### WHAT IS REQUIRED
Each entry is to be given again word for word; images are dropped.

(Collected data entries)
········
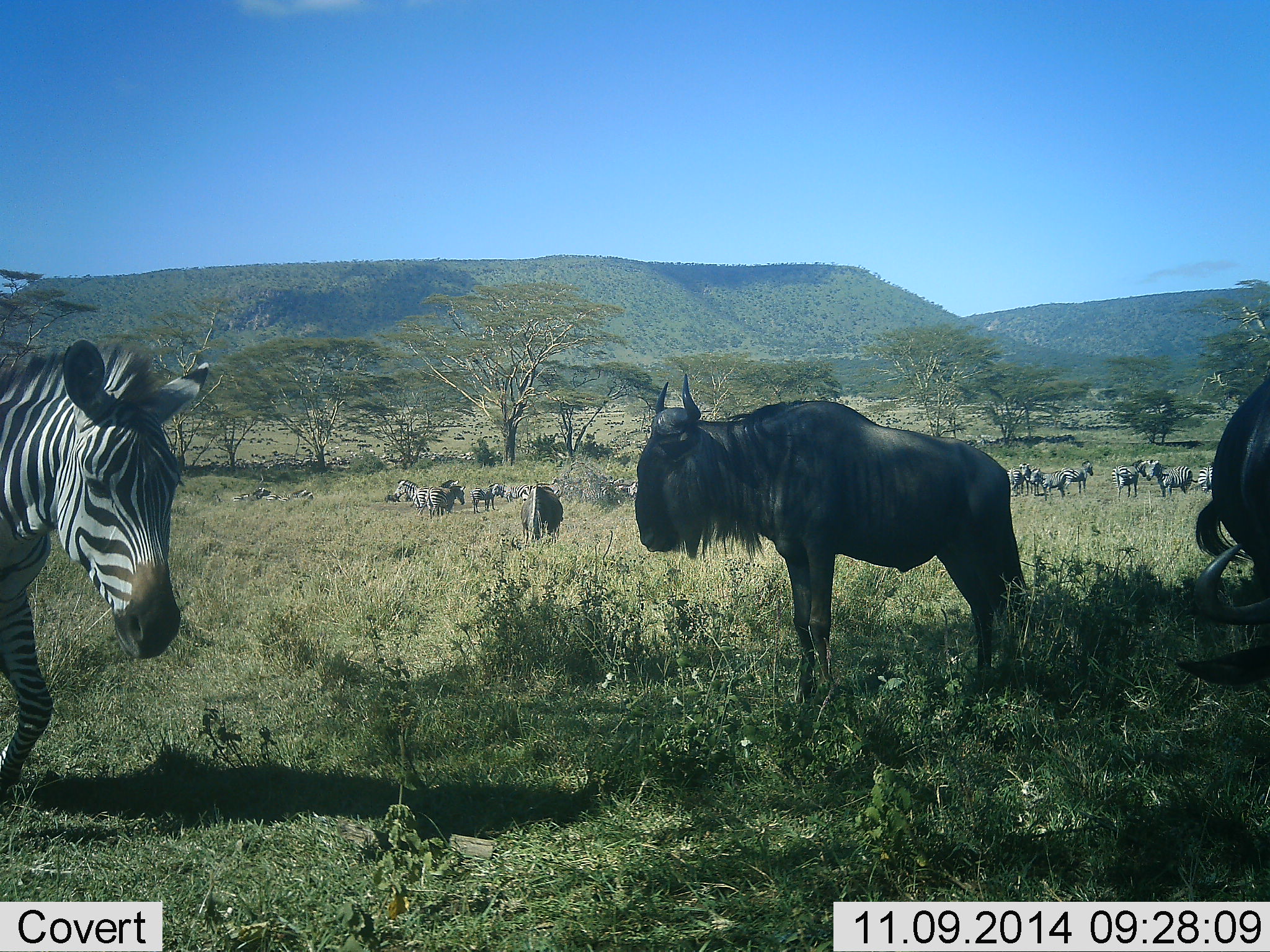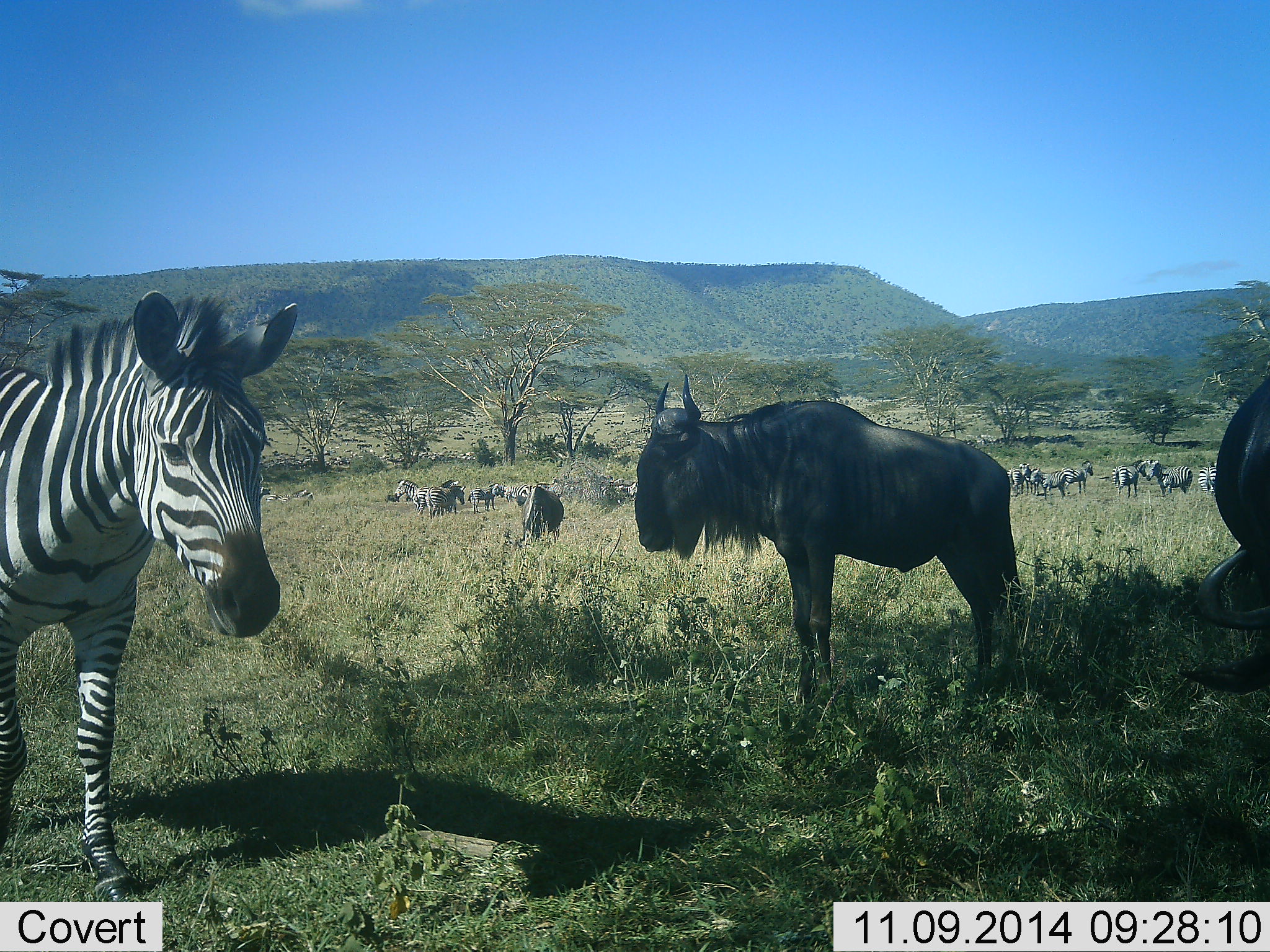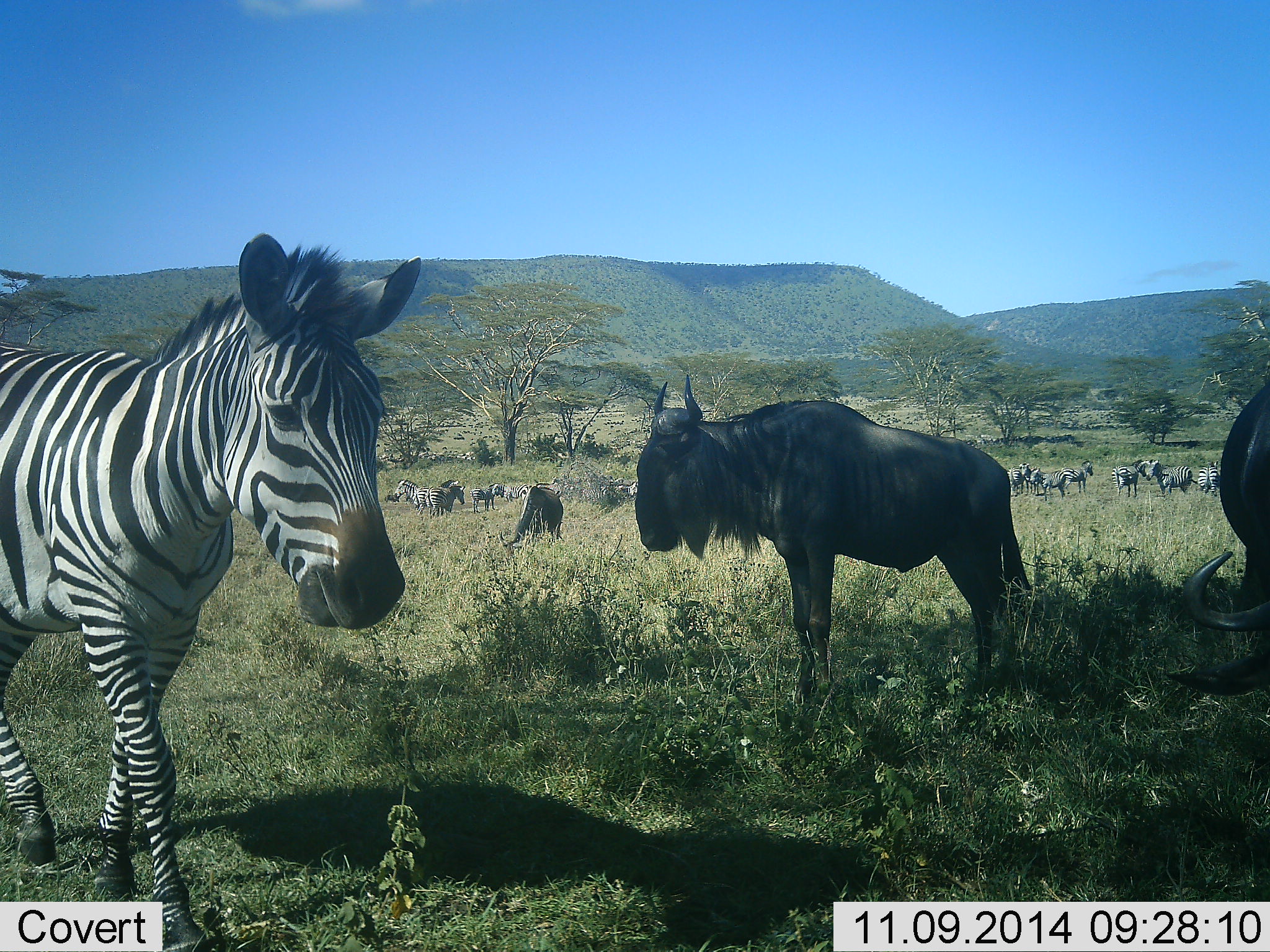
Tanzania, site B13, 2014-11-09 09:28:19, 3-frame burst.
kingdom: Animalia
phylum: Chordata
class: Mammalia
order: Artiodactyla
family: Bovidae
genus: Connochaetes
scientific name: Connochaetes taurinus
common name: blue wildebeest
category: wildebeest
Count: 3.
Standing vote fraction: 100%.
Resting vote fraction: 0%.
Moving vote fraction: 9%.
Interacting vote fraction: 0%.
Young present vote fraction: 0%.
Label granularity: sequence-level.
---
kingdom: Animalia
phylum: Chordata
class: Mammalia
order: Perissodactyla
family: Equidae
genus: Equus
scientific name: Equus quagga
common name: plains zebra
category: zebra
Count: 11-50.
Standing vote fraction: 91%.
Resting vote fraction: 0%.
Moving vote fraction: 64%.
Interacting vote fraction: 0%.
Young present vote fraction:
········
### REPLY TO THE TASK
Tanzania, site B13, 2014-11-09 09:28:19, 3-frame burst.
kingdom: Animalia
phylum: Chordata
class: Mammalia
order: Artiodactyla
family: Bovidae
genus: Connochaetes
scientific name: Connochaetes taurinus
common name: blue wildebeest
category: wildebeest
Count: 3.
Standing vote fraction: 100%.
Resting vote fraction: 0%.
Moving vote fraction: 9%.
Interacting vote fraction: 0%.
Young present vote fraction: 0%.
Label granularity: sequence-level.
---
kingdom: Animalia
phylum: Chordata
class: Mammalia
order: Perissodactyla
family: Equidae
genus: Equus
scientific name: Equus quagga
common name: plains zebra
category: zebra
Count: 11-50.
Standing vote fraction: 91%.
Resting vote fraction: 0%.
Moving vote fraction: 64%.
Interacting vote fraction: 0%.
Young present vote fraction:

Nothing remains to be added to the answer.